# Passage to read
--- START ---

After configuring your filters and executing the search, simply select the Export option. For more details on exporting see the CSV Export Guide except select the JSONL file format instead of CSV. This JSONL can then be directly uploaded to your BigQuery setup, as detailed in the next section.
Create a Table via JSONL Upload
Setting up a BigQuery table with a JSONL file is a straightforward process, provided you have the necessary permissions on GCP. Before beginning, ensure you are clear about which dataset will host the data. Here are the steps to create the table once you have found and highlighted the dataset in GCP BigQuery:
Click Create Table: Navigate to the dataset you wish to create the table in, click the hamburger menu and select “Create Table”.
Select the File Location: Select the JSONL export that you have downloaded somewhere on your computer.
Name the Table: Give the table about to be created a name that suits
Manually Define Schema: This step involves specifying the schema details manually. You must accurately define each column, ensuring that the datatype and column names precisely match those in the Table Data Structure. Any discrepancies in spelling or datatype will lead to errors during the upload process. While you have flexibility to modify the schema by adding or removing columns based on your specific data requirements, this guide focuses on the recommended fields we suggest including.
Advanced Options: Expand the Advanced Options and tick the checkbox “Unknown Values”. This setting allows the system to gracefully handle missing information in specific columns of some records, ensuring that rows with incomplete data are not rejected or throw errors during the upload process.
Create the Table: Click the "Create Table" button to finalize the creation.

--- END ---

# Entries provided
--- START ---

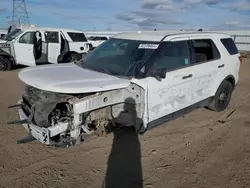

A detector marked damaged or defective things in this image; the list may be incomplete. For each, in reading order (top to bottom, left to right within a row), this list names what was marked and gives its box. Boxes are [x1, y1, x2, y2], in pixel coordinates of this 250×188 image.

damaged headlight area [7, 84, 146, 148]
damaged front end [8, 83, 146, 147]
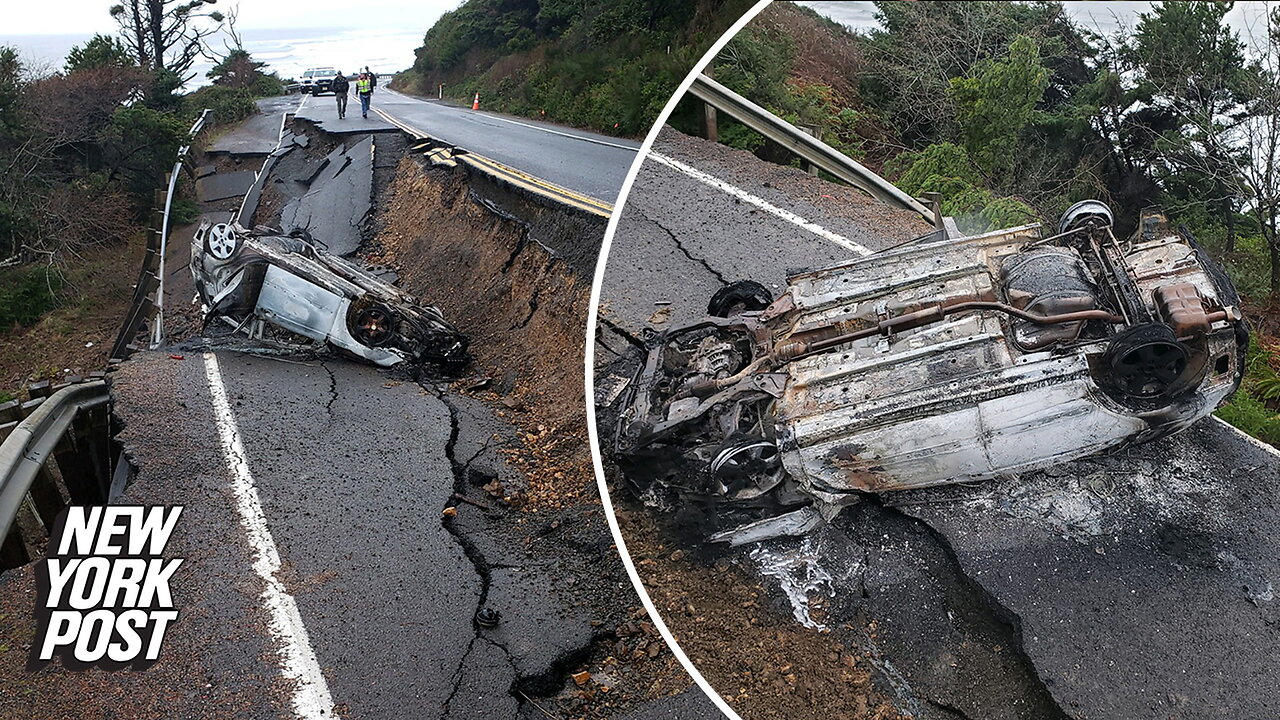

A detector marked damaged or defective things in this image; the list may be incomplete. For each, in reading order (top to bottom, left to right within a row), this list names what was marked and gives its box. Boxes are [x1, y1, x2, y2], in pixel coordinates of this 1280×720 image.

charred car body [189, 217, 471, 363]
overturned burned car [189, 219, 471, 363]
burned engine bay [189, 219, 471, 363]
cracked road surface [296, 89, 640, 204]
overturned burned car [609, 199, 1249, 538]
charred car body [614, 199, 1244, 538]
burned engine bay [611, 202, 1249, 543]
cracked road surface [593, 126, 1280, 712]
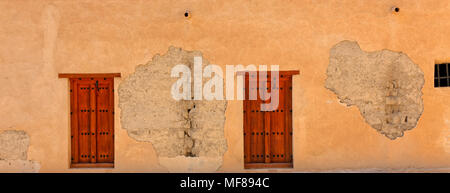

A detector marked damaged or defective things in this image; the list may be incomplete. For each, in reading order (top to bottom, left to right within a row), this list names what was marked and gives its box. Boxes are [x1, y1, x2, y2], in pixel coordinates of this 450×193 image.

peeling plaster patch [0, 130, 40, 172]
peeling plaster patch [118, 46, 227, 170]
peeling plaster patch [326, 41, 424, 140]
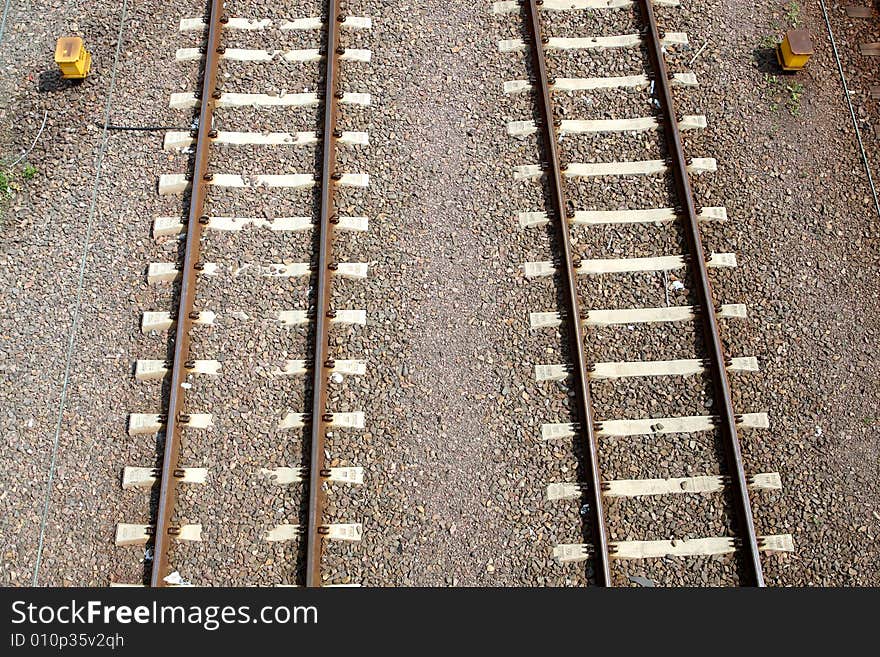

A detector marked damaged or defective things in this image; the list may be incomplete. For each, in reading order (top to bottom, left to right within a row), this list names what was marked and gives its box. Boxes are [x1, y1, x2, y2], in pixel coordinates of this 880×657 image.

--- END ---

# Actions to take
1: According to the BigQuery upload guide, which checkbox must be ticked after expanding the Advanced Options?
2: State whether each statement agrees with the BigQuery upload guide, answering yes or no and quoting the deciding words. (a) The export intended for BigQuery should be made in CSV format. (b) Spelling or datatype mismatches in the schema will cause errors during the upload. (c) The table schema is specified manually.
The listing was taken from an unrelated source.

# Solutions in order
1: The "Unknown Values" checkbox.

2:
(a) No: "select the JSONL file format instead of CSV"
(b) Yes: "Any discrepancies in spelling or datatype will lead to errors during the upload process."
(c) Yes: "This step involves specifying the schema details manually."